The messiness of human language is also increasingly something machines can parse. My example above demonstrates a small piece of that, since the library I used was capable of connecting the English word “bee” to the bees in my image without having to be told what a “bee” was. Large Language Models, like the (infamous) ChatGPT build on this, recognizing/predicting appropriate written responses to natural language prompts:
A lot of folks will immediately notice that the poem above is not terribly good, but that’s not the point. The point is that the language model was able to parse “educational rhyming poem about bees” and respond in an appropriate way.

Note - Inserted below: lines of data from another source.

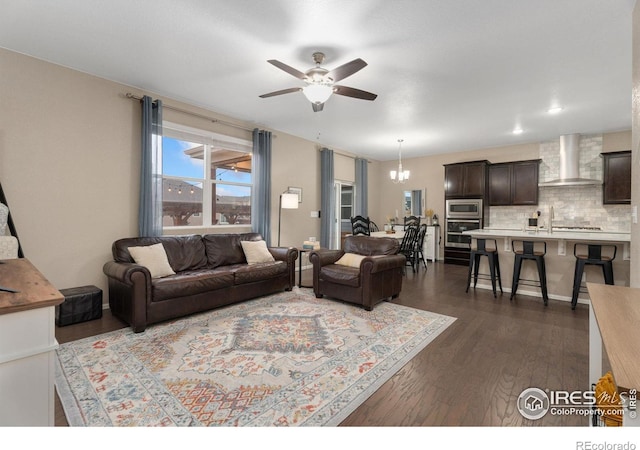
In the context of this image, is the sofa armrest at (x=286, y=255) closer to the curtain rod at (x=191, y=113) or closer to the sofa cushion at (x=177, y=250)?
the sofa cushion at (x=177, y=250)

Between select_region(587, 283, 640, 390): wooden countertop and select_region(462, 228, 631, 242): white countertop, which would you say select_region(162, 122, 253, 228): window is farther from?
select_region(587, 283, 640, 390): wooden countertop

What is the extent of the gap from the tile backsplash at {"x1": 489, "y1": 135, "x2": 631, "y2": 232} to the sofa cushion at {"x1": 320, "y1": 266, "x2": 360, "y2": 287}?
15.7 feet

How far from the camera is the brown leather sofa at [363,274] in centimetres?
371

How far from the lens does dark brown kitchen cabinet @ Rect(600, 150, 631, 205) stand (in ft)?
17.9

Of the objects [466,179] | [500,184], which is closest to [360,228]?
[466,179]

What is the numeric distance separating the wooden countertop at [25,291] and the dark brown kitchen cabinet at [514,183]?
7.58 meters

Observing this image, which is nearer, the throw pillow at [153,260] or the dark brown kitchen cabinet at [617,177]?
the throw pillow at [153,260]

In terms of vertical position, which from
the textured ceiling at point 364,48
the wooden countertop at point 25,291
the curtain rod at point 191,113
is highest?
the textured ceiling at point 364,48

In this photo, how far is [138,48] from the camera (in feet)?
9.74

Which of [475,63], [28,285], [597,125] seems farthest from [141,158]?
[597,125]

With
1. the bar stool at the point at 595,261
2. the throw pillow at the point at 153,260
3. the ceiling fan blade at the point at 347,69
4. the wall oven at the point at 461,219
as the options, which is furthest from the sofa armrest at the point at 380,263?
the wall oven at the point at 461,219

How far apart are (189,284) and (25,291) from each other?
2.17 meters

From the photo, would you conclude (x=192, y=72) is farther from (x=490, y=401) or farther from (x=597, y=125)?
(x=597, y=125)

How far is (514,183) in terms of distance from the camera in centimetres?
662
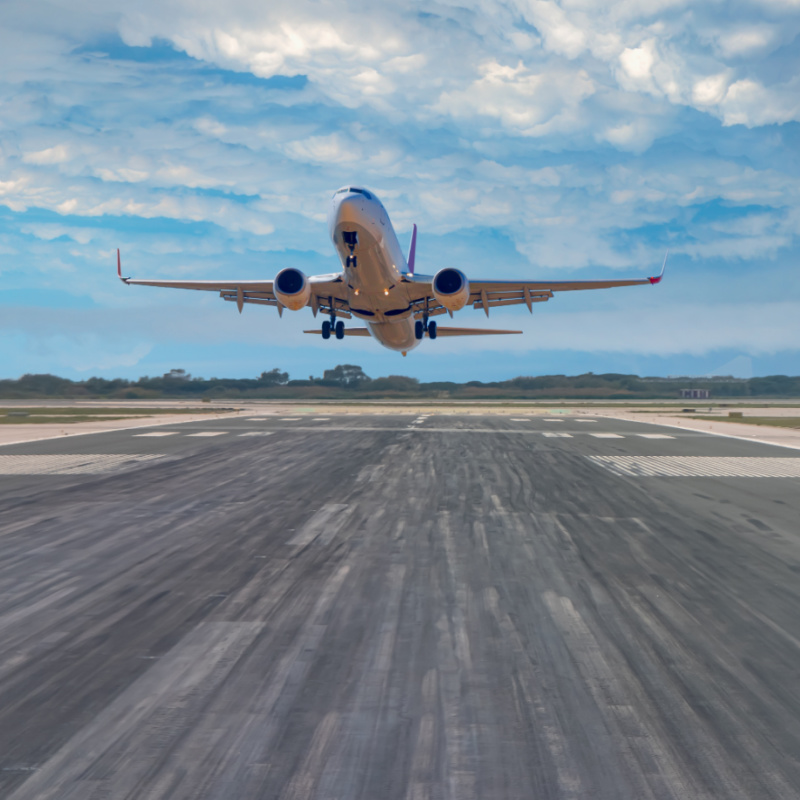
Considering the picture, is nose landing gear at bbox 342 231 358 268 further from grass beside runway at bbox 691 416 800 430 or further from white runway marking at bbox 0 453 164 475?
grass beside runway at bbox 691 416 800 430

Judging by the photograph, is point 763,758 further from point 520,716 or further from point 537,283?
point 537,283

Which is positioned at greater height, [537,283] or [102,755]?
[537,283]

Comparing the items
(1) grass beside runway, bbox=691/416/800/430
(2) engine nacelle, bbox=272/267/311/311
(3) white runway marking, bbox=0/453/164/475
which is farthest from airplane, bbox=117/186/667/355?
(1) grass beside runway, bbox=691/416/800/430

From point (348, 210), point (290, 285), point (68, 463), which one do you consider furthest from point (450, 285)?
point (68, 463)

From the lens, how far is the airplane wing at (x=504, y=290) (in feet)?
104

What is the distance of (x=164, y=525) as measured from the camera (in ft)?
37.1

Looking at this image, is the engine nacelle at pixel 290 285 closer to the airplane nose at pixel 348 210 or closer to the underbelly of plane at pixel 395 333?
the airplane nose at pixel 348 210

Frankly, I think demonstrating that ability of the model to parse and respond to language is all LLM chatbots were ever meant to do. They are a technology demo, and the large numbers of attempts we see to use them as ersatz persons because they generate sort of human-like language are doomed to fail.
But that argument will have to wait for another post, for now its that predictive ability that’s interesting. Just as the ancients found stars could predict the seasons, so too the deep learning/machine learning/artificial intelligence techniques responsible for both the image detection and language generation methods I demonstrate above find predictive patterns in more earthly sets of data. This is already happening. Researchers are using these techniques to discover new methods for treating cancer. Digital humanists are using them to explore the idea of suspense in literature (among other things).
But of course, not all predictions are meaningful. The predictions of astrology take the correct observation that stars predict seasons and draw from it the incorrect inference that, if we just learn EVEN MORE about the motions of stars and planets we can predict the events of our daily lives. So too, the attempts to use machine learning techniques to predict anything and everything often veer into futile attempts to make conclusions from insufficient data (as in the attempt to use quasi-magic AI weapons detection tech on the Philly SEPTA) or to use the “scientific” reasoning of AI to justify inhuman decisions made by people (as in the IDF’s use of the so-called LAVENDER system to target thousands of supposed combatants in Gaza).
It’s not necessarily going to be immediately clear in every case what’s a genuine, meaningful machine learning prediction, and what’s not. I would, as an initial instinct, suggest that meaningful predictions are more likely to be limited in scope and tied closely to well formed and carefully constructed research questions. These are exactly the sorts of predictions that don’t always get press! The tech sphere loves “scale” and it loves everything machines.
Still, over the next few years, we’re going to have to work out how to distinguish between astronomy and astrology in AI.